The defeat was widely blamed on voter anger at high onion prices.
While Prime Minister Modi is expected to sweep a third term in the ongoing national elections, the BJP has been out of power in the capital’s state legislature ever since.
Days before voting began in the onion belt of Nashik, Modi’s government lifted the export ban.
But analysts called that a political ploy.
“The opening up of the onion market is nothing but rhetoric,” said economist Ashok Gulati, from the Indian Council for Research on International Economic Relations.
Gulati said restrictions remained — including a minimum export price and 40 percent duty — and made exports unviable, leaving farmers teary-eyed.
“Our best hope is to not sell for a loss,” 30-year-old farmer Akshay Tarle told AFP at an onion auction, where lines of trailers piled high with the vegetable waited.
“When I leave home in the morning I don’t even know if I’ll be able to sell my produce at the right price,” added another farmer, Vikas Babaji Tushare.
“My family ask me to buy things on my way back home, but there are days I don’t even have the money,” the 36-year-old added.
“I don’t even know what to tell my children.”
Gulati warned export bans and unchecked imports of other products such as lentils — a key staple and protein source for many — were distorting markets and hurting producers.
India’s import of pulses jumped to a six-year-high of around $3.75 billion in 2023-24, according to commerce figures cited by Indian media.

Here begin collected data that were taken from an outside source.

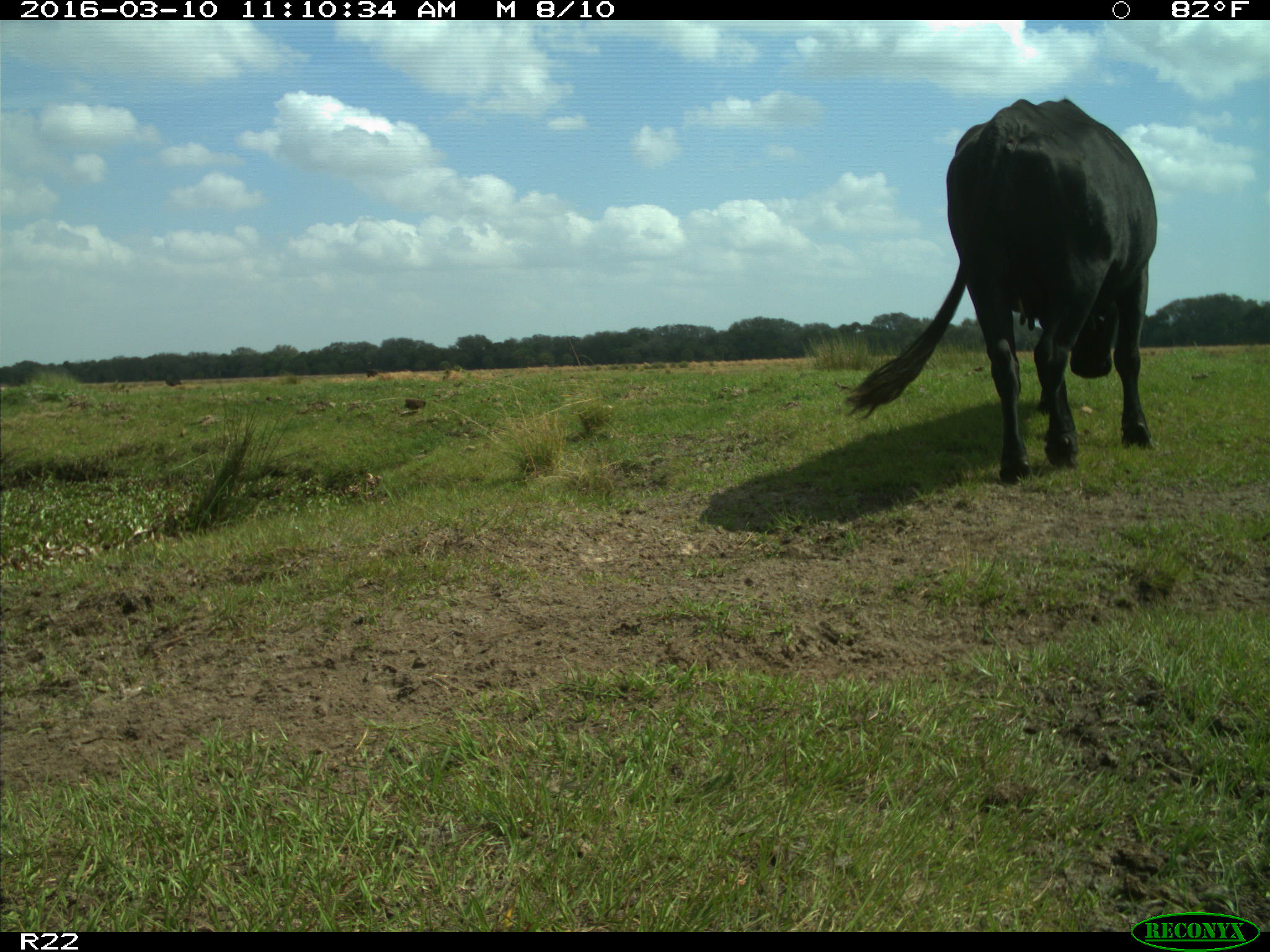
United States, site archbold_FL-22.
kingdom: Animalia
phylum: Chordata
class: Mammalia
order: Artiodactyla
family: Bovidae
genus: Bos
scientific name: Bos taurus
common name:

“Duty-free import of pulses… would dent the progress made in domestic production,” Gulati said.
But some hope for change.
“People at the top fear that if onion prices rise, governments will fall,” said Jagannath Bhimaji Kute, 58, vice-president of a wholesale onion market in Nashik.
“Whoever comes to power next will have to address our issues.”
Kute urged Indians to “think about the farmers”, questioning why people swallowed rising prices on fuel and cooking oil, but not food.
“Why must what we produce remain cheap, when everything else is getting more expensive?” he said.